PROBLEMAS E TAREFAS >>
1. Por favor, reproduza sem alterações o trecho do texto da página que começa com as palavras que contêm "O mesmo vale" e termina com "aceitando baixos salários.".
2. Segundo o texto da página, quantos refugiados o presidente Obama decidiu acolher em território americano?

TEXTO DA PÁGINA >>
As mulheres: outro grupo que passa impunemente na sua frente. Elas reivindicam o direito de ocupar os mesmos cargos que os homens. Ainda bem que seu pai não precisou se preocupar com a concorrência delas para conseguir emprego. E o que dizer dos funcionários públicos, recrutados em sua maioria entre mulheres e grupos de minorias? Pelo que você sabe, eles são muito bem pagos para fazer muito pouco. Veja o caso dessa assistente executiva do Departamento de Regulamentação: sem dúvida, ela desfruta de horários confortáveis e de um cargo garantido para a vida inteira, tendo, diante de si, a perspectiva de uma bela aposentadoria. No momento, ela provavelmente está postada de forma indolente à frente do computador fazendo compras on-line. O que a torna merecedora de favores a que você nunca terá direito?
O mesmo vale para os imigrantes. Com um visto ou um green card na mão, filipinos, mexicanos, árabes, indianos ou chineses passam na sua frente, quando não acabam furando a fila. Bem recentemente, você viu homens parecidos com mexicanos construindo o acampamento que vai abrigar encanadores filipinos do grupo Sasol. Você vê que eles trabalham duro e respeita isso, mas não os perdoa por expulsarem a força de trabalho americana aceitando baixos salários.
Os refugiados? Quatro milhões de sírios fugiram da guerra e do caos, parte deles em direção à costa grega. O presidente Obama decidiu acolher 10 mil em território americano [dos quais dois terços são mulheres e crianças]. Todo mundo sabe que nove entre dez refugiados são homens jovens, possivelmente terroristas, determinados a abusar da sua educação na fila e levar uma boa vida com o dinheiro dos seus impostos. Você não sofreu inundações, derramamentos de óleo e poluição química? Há dias em que parece que você mesmo é um refugiado.

ENTRADAS DE DADOS >>
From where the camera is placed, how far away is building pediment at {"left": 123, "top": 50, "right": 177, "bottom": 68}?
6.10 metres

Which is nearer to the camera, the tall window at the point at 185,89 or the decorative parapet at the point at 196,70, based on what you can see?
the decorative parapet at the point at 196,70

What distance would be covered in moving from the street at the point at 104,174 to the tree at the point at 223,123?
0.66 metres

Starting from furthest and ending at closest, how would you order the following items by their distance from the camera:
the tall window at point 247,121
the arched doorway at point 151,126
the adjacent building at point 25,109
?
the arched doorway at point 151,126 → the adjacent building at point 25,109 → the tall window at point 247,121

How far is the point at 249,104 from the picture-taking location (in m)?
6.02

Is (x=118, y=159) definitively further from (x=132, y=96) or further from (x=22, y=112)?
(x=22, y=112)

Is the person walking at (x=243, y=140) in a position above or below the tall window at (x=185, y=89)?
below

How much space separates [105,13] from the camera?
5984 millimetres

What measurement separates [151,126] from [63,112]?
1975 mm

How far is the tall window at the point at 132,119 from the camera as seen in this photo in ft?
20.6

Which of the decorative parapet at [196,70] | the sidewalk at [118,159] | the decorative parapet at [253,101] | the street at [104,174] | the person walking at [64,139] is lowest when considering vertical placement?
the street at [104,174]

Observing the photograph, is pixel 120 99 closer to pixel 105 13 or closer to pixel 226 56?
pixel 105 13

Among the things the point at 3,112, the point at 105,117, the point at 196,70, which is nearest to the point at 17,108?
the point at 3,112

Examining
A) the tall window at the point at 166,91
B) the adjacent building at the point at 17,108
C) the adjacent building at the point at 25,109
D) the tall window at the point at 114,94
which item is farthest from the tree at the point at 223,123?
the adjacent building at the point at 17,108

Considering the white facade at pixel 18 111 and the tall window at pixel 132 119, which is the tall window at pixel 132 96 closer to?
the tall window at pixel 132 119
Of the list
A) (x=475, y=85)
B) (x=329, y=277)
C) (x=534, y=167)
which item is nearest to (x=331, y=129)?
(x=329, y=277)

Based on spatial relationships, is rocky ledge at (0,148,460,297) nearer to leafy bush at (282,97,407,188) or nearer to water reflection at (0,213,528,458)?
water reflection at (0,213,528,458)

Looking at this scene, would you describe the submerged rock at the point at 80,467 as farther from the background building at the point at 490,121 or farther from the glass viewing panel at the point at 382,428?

==

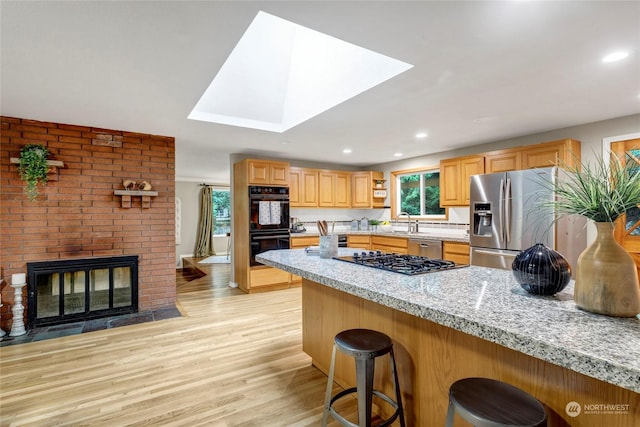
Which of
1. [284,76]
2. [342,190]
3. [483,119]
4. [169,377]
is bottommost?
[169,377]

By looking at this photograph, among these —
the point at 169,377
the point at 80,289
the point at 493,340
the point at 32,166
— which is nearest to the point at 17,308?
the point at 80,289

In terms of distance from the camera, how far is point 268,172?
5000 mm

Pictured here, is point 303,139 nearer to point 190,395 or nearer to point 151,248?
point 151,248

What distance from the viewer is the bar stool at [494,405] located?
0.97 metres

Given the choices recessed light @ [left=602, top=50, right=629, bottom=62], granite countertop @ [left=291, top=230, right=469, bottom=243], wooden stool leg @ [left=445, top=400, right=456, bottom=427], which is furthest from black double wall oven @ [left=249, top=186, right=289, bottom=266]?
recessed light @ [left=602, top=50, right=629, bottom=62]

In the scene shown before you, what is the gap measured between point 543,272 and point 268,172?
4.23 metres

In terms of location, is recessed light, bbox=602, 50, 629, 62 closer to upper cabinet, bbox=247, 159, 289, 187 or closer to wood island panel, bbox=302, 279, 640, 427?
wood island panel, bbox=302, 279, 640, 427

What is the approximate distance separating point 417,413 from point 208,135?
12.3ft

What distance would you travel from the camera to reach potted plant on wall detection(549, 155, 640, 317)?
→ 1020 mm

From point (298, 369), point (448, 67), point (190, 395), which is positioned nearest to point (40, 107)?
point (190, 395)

OS RESULTADOS >>
1.
O mesmo vale para os imigrantes. Com um visto ou um green card na mão, filipinos, mexicanos, árabes, indianos ou chineses passam na sua frente, quando não acabam furando a fila. Bem recentemente, você viu homens parecidos com mexicanos construindo o acampamento que vai abrigar encanadores filipinos do grupo Sasol. Você vê que eles trabalham duro e respeita isso, mas não os perdoa por expulsarem a força de trabalho americana aceitando baixos salários.

2. 10 mil.